▶ What is expected
Copy out the items below word for word, starting at the line that contains "Observing this picture, at" and ending at the line that contains "Answer: 6.22", both lines included.

▶ Data shown
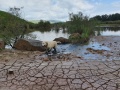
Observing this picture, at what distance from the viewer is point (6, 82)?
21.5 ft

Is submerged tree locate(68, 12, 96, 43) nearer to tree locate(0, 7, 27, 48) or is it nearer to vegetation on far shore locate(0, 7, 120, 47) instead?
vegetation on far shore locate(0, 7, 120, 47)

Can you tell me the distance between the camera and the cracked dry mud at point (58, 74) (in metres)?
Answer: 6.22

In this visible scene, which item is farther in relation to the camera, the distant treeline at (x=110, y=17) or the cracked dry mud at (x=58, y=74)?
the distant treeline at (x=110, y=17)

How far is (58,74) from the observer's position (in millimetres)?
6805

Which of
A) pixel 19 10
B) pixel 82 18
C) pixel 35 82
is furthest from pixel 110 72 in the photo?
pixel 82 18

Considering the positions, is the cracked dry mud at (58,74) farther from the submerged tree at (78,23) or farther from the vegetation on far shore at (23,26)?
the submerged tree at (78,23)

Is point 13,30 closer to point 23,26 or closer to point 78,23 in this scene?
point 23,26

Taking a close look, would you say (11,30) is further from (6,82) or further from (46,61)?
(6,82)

--

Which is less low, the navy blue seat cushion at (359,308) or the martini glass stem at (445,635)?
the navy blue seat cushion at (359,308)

▶ Response below
Observing this picture, at what distance from the viewer is point (6, 82)?
21.5 ft

Is submerged tree locate(68, 12, 96, 43) nearer to tree locate(0, 7, 27, 48) or is it nearer to vegetation on far shore locate(0, 7, 120, 47) instead?
vegetation on far shore locate(0, 7, 120, 47)

Can you tell me the distance between the camera and the cracked dry mud at point (58, 74) (in metres)?
Answer: 6.22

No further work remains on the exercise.